The burden — and the risk — of the restructuring plan appears to fall heavily on the airline’s creditors. They will be offered a swap of the airline’s debt for shares of the new company, according to the plan. Among the airline’s largest bondholders is the government employee pension fund, known as Kumpulan Wang Persaraan, which, according to Friday’s announcement, agreed to swap 750 million ringgit, or about $240 million, for ordinary shares. The move is likely to be controversial because investors have long assumed that the debts of the state-controlled airline were guaranteed by the government.
Malaysian Airlines has not made a profit since 2010.
Quantas is another flag airline that is in financial trouble where a headline $2.8B loss was reported. That figure was mainly a statituary accounting write down but the problem is an underlying $646m loss which reflects their operating profits.
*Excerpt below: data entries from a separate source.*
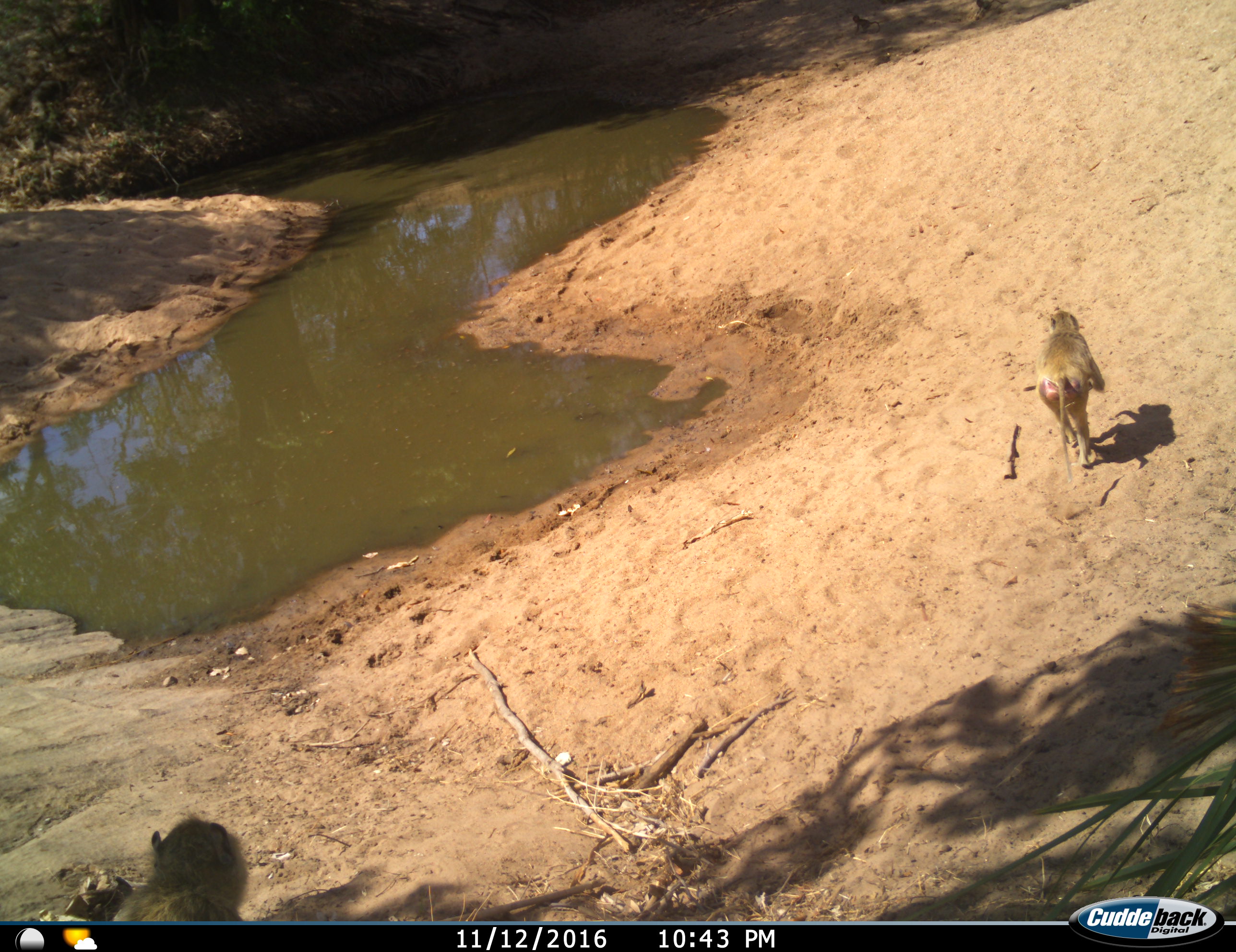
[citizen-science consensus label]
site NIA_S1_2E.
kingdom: Animalia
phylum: Chordata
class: Mammalia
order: Primates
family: Cercopithecidae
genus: Papio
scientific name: Papio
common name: baboon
Baboon (Papio), count 2. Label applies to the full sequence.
Part of the problem is a price war with Virgin Australia but there are a number of inbuilt inefficiencies of Quantas structure as a National airline. Australian laws have limited the % of foreign ownership allowed – this limits its ability to raise capital – and obligates Quantas to maintain the majority of its operational and maintenance facilities in Australia.
With the deregulation of airline industry, why are Governments bothering to maintain National airlines? The Economist assessed this in an August 2014 article ” Flags of inconvenience : Why governments are so keen to keep their loss-making airlines aloft?”
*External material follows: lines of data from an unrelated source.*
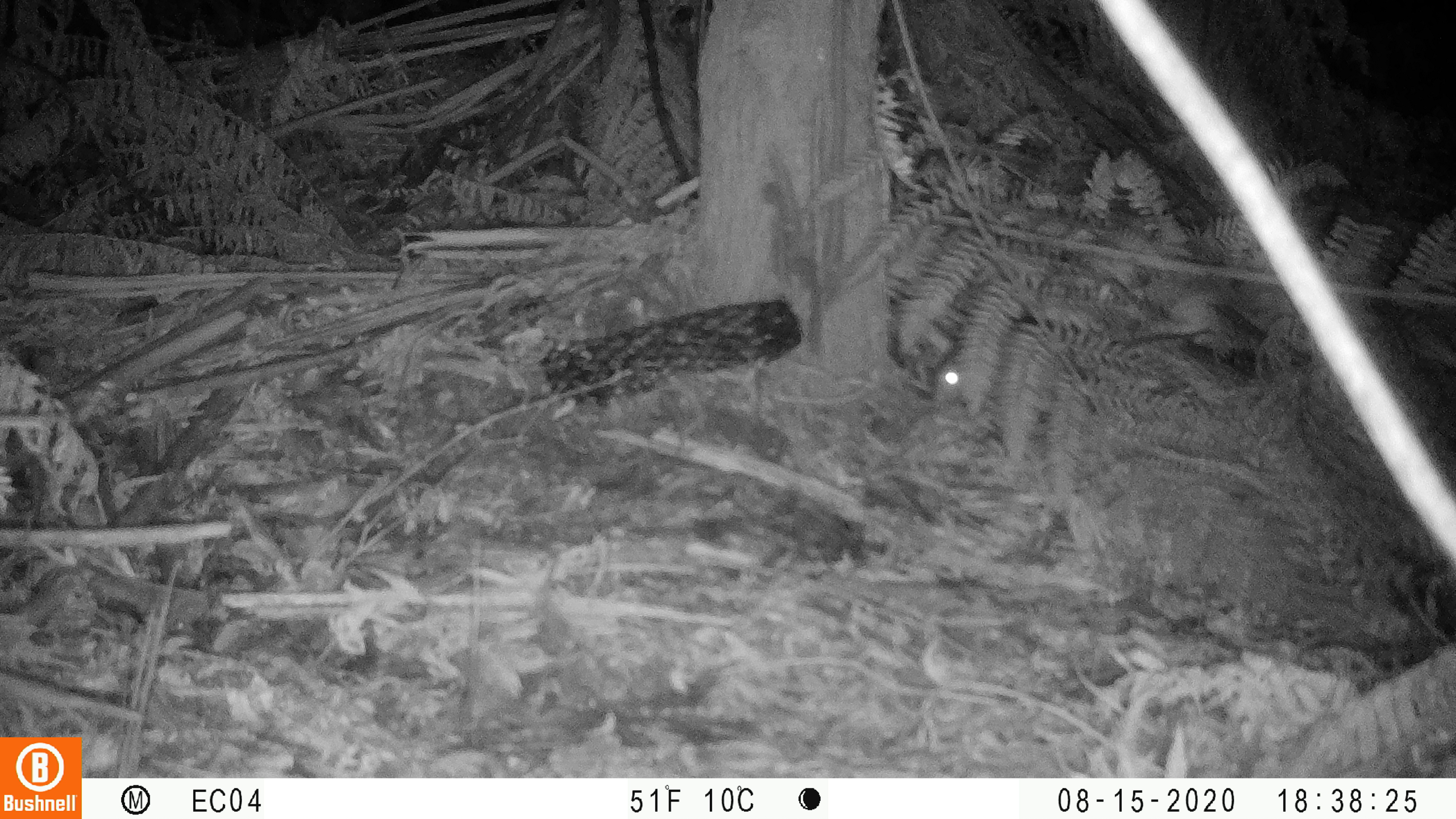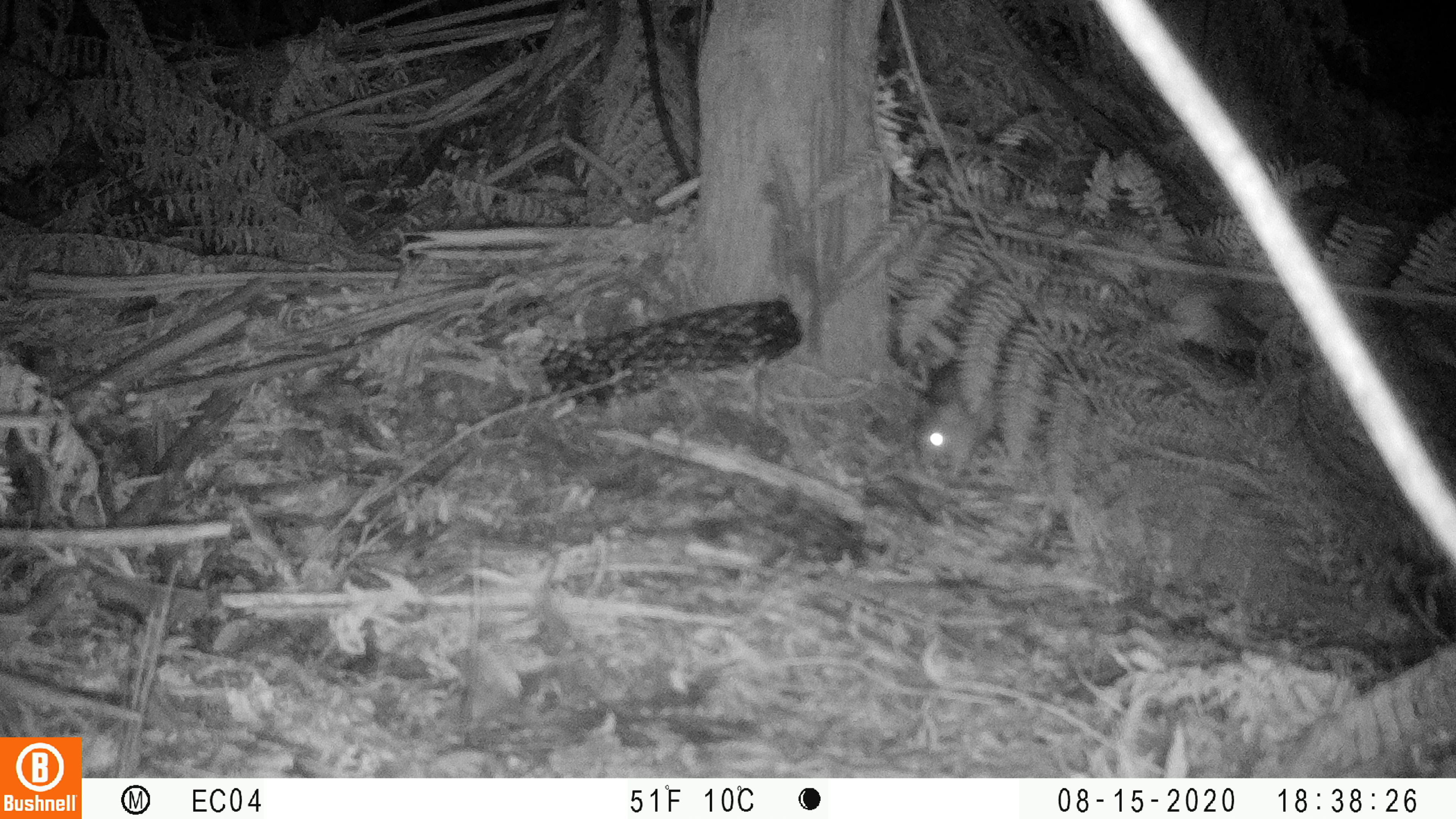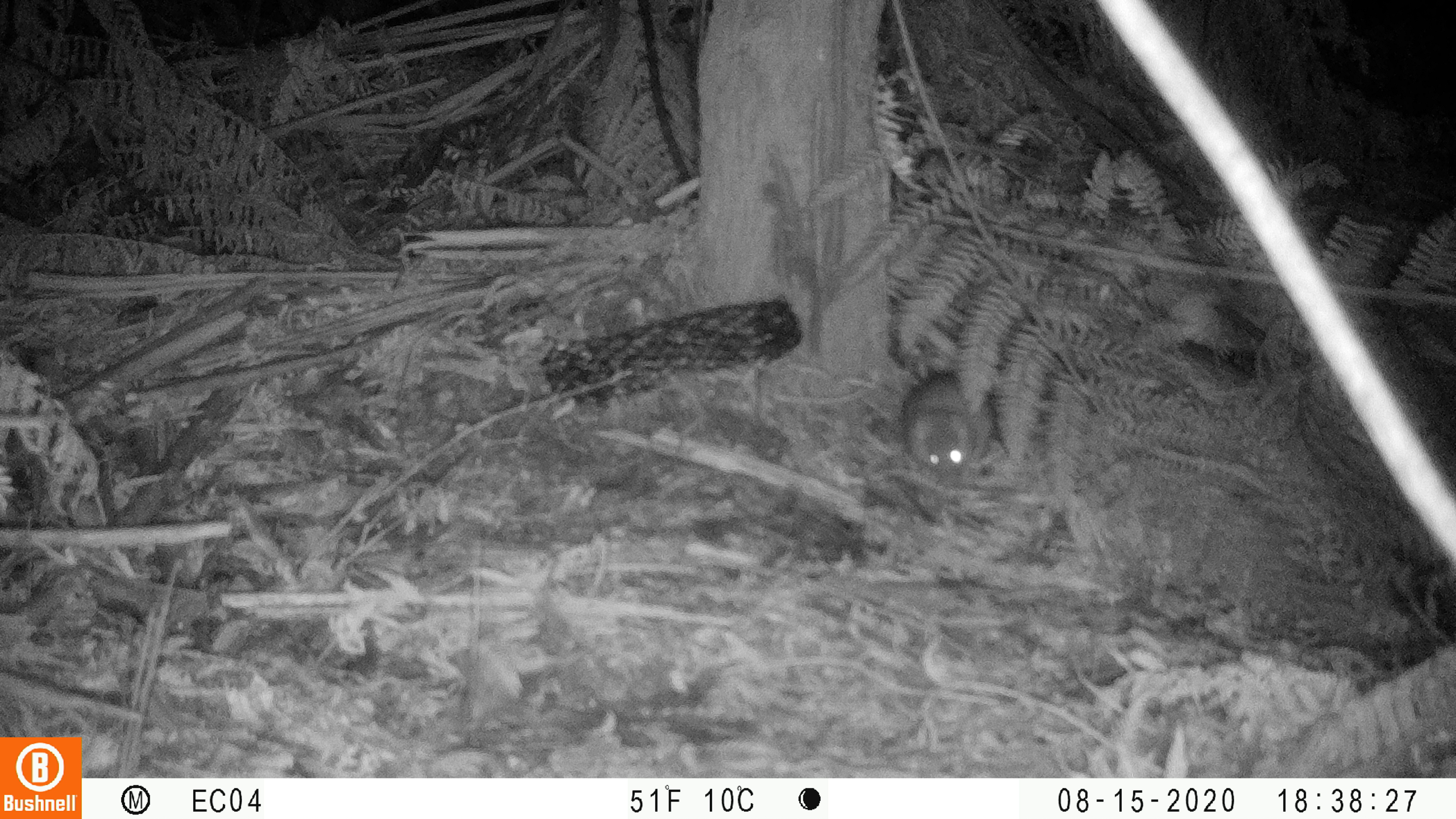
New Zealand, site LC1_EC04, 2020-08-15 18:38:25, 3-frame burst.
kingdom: Animalia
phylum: Chordata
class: Mammalia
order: Rodentia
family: Muridae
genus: Rattus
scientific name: Rattus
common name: rat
Malaysia’s is not the only government that persists in keeping rickety airlines in flight. Italy raided the state’s coffers again last year to keep Alitalia going. Then, on the day of the Malaysia bail-out, Etihad, the flag carrier of the United Arab Emirates, agreed to inject a further €560m ($750m) into Alitalia in return for a 49% stake. A restructuring plan agreed at the end of July will keep Poland’s LOT in business—in return for $200m of taxpayers’ cash.
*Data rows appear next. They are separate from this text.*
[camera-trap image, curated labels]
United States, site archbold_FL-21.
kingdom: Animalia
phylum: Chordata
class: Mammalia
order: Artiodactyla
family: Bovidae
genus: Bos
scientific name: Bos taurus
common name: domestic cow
The drain on public funds has a long tradition. Airlines used to be regarded as a vital part of transport infrastructure, like roads or bridges. So, until the mid-1980s, governments owned most of the airlines, set fares and routes, and protected flag-carriers by restricting new entrants. But privatisation made air travel more competitive and liberalisation brought competition from low-cost carriers. Most airlines in state control have failed to adapt.
The exceptions are few. The thriving airlines of Singapore and Ethiopia, and the Gulf carriers, Etihad, Emirates and Qatar Airways, all benefited from government money but have been allowed to operate as commercial enterprises with minimal interference. Such entrepreneurial thrust is rare. Elsewhere, inexperienced cronies often dominate management. State employees frequently travel free. Many carriers are obliged to maintain loss-making domestic routes to please politicians. Olympic Airlines was forced to deliver newspapers for a pittance to keep the country’s press barons happy. The Greek national carrier went to the wall in 2009.
The Economist asks why they still prop them up: The basic answer is Politics and Unions.
It is surprising that Alitalia are still in business even thought it last made a profit in 1999. Air-France wrote off their investment in them. Eithiad has now a 49% stake in them. Good luck with that. Alitalia’s unions are very powerful.
Does the world end when a Flag carrier disappear? Look at Sabena and Swiss Air. Belgium and Switzerland are still in existence and in Belgium’s case, it is now serviced by Brussels Airlines.